EXTRAIT
Il semble que nos élus régionaux devraient réfléchir plus longuement sur la pertinence de telles subventions à des
projets d’infrastructures d’intérêt national alors que les Régions auraient bien d’autres projets à financer dans leurs compétences propres
(éducation, santé, réseau de transports régionaux…).
Alors aujourd’hui, alors que se profilent une EUP sur les LGV du GPSO à mi-2014 et une DUP envisagée dans les 18 mois
suivants, nous voulons attirer l’attention de tous nos élus girondins, et plus largement aquitains, sur le danger que représente l’engagement financier considérable des collectivités
territoriales pour de tels projets.
Ce sont des dizaines de millions d’euros qui seraient demandées aux EPCI aquitaines, et plusieurs centaines de millions
d’euros pour les départements et la région.

TÂCHE COURTE A
D'après l'extrait, à quel moment se profile une EUP sur les LGV du GPSO ?

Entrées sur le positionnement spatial
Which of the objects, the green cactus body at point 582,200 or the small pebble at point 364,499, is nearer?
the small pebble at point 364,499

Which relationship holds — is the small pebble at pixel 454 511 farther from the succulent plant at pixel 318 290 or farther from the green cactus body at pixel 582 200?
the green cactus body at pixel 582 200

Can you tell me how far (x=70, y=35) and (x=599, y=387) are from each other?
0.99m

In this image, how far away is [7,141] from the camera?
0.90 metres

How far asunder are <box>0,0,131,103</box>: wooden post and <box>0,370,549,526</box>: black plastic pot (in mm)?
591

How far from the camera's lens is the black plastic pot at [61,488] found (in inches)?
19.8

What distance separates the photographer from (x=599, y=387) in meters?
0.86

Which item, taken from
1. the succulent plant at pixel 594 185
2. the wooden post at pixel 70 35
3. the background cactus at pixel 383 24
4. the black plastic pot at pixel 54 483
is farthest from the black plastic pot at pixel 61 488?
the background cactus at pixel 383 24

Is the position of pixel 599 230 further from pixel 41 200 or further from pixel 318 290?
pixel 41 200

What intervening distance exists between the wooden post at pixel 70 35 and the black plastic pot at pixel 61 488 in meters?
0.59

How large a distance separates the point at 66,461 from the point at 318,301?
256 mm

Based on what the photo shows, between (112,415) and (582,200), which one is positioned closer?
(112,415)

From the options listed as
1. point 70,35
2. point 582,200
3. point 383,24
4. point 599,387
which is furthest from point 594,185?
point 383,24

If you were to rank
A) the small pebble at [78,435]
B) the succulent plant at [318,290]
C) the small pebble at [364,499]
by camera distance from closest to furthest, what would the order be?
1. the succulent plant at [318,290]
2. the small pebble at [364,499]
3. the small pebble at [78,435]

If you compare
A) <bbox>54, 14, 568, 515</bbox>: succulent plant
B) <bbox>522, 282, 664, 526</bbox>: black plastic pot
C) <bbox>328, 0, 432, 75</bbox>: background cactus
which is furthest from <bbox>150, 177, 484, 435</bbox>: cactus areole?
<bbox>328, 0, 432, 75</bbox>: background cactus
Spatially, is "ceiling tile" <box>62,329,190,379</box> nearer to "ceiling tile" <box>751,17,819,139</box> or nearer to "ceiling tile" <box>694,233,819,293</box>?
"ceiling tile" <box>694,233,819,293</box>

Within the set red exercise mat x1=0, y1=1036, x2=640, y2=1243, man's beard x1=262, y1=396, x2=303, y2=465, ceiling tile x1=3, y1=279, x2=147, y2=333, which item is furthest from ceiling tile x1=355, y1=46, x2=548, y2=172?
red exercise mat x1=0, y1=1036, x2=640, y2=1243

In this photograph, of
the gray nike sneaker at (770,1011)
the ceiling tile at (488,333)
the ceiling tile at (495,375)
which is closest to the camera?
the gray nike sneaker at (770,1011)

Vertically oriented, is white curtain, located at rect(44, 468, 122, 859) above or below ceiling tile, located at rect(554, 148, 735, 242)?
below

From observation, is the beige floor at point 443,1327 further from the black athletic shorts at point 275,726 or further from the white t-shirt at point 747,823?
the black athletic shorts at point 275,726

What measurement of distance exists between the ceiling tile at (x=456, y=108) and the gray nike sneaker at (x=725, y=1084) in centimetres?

TÂCHE COURTE B
Mettez à jour les enregistrements, depuis la ligne contenant « From observation, is » jusqu'à la fin des enregistrements, en remplaçant « gray nike sneaker » par « black running shoe ». Redonnez ces lignes sans rien modifier d'autre.

RÉPONSE ÉCRITE A
À mi-2014.

RÉPONSE ÉCRITE B
From observation, is the beige floor at point 443,1327 further from the black athletic shorts at point 275,726 or further from the white t-shirt at point 747,823?
the black athletic shorts at point 275,726

What measurement of distance exists between the ceiling tile at (x=456, y=108) and the black running shoe at (x=725, y=1084) in centimetres?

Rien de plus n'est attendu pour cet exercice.